**WHAT IS BEING ASKED**
Count how many lines in the records below contain the string "bounding", matching case exactly, and reply with that number alone.

[Records from a data source]
- - -

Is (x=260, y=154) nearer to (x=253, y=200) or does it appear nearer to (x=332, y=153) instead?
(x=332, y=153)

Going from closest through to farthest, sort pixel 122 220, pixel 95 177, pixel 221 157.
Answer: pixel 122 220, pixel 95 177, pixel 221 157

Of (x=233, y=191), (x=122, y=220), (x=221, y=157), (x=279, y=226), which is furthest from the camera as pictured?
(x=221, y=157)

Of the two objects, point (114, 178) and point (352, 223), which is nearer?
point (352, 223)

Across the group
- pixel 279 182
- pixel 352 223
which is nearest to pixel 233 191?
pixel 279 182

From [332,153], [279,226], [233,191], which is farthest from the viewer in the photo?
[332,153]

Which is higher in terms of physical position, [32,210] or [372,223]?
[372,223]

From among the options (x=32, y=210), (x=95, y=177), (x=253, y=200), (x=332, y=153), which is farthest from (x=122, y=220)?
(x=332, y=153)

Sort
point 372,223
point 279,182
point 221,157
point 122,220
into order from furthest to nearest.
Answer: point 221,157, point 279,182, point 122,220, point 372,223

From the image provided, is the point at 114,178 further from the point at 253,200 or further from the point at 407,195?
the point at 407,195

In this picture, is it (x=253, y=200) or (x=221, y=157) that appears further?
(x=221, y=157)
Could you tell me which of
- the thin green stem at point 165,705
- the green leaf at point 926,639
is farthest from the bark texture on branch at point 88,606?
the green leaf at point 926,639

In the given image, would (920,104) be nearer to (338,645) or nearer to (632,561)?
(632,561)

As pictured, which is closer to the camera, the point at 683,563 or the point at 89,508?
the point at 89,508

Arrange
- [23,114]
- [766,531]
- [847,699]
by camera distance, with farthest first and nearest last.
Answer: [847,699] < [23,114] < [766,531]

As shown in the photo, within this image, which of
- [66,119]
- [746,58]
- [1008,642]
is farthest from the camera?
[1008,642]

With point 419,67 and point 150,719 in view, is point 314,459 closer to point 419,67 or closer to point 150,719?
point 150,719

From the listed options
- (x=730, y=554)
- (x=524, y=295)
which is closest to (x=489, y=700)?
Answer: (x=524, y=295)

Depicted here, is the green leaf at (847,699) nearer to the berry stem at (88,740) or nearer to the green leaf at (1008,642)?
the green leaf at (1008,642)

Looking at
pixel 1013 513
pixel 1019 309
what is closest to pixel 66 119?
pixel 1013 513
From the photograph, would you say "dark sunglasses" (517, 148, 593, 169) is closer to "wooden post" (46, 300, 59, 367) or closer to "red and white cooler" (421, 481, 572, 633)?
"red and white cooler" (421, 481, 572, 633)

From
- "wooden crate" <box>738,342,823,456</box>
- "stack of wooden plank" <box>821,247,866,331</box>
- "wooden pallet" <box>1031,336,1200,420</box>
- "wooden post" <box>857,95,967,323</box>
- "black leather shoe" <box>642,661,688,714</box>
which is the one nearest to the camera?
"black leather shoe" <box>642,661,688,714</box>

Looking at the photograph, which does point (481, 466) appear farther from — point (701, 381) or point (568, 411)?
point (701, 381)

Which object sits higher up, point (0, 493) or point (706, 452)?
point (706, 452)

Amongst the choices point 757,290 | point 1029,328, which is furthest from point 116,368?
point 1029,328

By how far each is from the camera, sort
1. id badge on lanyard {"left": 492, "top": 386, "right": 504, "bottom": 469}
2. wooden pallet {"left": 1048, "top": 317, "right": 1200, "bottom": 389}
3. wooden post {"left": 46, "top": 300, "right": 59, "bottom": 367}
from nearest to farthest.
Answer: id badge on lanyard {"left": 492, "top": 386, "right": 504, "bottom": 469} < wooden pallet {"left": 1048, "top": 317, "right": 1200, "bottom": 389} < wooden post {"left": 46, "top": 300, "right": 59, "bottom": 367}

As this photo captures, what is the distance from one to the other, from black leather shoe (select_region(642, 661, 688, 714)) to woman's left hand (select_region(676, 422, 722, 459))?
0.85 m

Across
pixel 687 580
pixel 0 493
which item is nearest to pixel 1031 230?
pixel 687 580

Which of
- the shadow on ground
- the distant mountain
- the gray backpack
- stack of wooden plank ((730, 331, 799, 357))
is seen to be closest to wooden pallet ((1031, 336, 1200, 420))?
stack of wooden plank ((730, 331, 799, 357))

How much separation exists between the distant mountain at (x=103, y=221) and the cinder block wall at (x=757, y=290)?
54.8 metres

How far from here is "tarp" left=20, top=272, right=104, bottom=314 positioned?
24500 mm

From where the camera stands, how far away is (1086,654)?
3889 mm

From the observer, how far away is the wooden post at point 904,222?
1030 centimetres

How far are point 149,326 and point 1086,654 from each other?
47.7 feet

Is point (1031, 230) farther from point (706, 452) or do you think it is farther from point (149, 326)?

- - -

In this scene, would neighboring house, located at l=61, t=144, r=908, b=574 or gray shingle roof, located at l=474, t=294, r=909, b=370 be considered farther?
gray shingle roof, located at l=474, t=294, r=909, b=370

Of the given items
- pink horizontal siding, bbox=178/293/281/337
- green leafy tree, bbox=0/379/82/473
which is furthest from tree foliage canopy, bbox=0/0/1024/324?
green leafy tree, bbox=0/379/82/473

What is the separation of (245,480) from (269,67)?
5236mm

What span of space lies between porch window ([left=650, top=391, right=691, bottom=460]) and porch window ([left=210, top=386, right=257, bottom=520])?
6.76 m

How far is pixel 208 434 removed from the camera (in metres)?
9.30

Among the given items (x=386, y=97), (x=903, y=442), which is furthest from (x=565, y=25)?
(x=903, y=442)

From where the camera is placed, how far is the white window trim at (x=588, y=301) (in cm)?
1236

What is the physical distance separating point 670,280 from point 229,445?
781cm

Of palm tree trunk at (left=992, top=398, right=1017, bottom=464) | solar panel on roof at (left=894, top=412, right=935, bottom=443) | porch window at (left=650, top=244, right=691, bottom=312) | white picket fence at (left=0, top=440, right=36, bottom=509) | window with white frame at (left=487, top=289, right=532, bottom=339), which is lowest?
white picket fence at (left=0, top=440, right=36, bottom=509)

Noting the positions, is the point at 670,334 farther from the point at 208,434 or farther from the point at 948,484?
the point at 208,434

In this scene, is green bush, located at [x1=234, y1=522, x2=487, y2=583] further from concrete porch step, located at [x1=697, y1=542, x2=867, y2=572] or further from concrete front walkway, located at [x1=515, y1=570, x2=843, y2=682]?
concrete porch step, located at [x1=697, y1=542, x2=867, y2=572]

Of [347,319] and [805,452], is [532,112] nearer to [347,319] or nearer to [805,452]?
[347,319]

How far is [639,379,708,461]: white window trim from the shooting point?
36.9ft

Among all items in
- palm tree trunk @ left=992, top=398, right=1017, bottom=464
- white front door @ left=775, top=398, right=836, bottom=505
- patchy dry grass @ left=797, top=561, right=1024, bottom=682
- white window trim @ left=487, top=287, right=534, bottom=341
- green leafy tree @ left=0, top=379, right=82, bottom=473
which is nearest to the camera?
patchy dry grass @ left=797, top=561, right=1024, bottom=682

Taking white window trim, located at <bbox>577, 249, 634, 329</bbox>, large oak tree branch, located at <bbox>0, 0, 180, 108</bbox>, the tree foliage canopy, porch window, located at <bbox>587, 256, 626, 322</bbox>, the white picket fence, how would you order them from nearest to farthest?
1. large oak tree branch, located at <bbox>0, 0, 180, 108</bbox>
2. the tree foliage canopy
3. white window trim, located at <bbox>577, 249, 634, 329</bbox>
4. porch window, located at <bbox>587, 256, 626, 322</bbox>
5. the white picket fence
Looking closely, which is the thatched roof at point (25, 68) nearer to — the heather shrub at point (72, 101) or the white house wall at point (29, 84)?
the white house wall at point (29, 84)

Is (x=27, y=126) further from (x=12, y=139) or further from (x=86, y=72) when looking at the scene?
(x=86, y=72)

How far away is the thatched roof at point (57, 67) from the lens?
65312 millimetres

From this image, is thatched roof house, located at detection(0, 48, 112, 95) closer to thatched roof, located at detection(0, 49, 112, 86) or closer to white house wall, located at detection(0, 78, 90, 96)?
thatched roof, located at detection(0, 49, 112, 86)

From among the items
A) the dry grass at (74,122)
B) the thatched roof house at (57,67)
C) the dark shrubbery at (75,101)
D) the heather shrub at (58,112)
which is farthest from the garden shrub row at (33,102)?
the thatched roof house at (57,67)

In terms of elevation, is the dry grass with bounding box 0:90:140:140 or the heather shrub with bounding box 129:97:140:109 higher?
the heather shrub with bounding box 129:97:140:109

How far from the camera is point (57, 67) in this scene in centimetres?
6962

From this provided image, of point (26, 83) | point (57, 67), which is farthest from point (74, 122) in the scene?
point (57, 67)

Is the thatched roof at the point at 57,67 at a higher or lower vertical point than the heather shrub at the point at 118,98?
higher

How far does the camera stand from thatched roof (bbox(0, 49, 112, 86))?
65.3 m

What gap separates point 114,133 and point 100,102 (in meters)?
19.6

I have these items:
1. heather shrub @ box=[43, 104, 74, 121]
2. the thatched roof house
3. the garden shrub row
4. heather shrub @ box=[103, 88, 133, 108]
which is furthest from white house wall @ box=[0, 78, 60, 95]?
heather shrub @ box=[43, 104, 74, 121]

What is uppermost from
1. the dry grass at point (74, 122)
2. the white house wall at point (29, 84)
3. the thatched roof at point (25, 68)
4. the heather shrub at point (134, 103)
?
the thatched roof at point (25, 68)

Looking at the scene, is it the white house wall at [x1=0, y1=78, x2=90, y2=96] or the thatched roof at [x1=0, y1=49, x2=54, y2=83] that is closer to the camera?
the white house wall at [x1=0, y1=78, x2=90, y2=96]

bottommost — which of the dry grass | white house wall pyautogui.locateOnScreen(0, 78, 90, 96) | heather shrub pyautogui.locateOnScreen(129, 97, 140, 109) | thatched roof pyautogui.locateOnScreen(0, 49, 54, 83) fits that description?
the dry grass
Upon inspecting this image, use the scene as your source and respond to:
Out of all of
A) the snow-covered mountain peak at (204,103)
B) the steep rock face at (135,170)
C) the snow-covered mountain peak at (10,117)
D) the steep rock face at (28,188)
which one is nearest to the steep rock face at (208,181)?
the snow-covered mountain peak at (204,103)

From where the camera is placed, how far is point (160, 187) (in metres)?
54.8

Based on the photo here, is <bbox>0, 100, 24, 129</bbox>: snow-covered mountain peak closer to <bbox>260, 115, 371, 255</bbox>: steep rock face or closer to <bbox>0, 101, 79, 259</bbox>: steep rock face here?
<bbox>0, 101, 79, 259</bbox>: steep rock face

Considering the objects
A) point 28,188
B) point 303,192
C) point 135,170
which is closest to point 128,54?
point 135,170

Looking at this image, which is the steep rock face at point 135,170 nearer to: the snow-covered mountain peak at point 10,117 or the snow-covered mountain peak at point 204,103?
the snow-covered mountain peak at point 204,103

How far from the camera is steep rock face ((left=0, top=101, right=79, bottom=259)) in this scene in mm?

- - -

**EXERCISE ANSWER**
2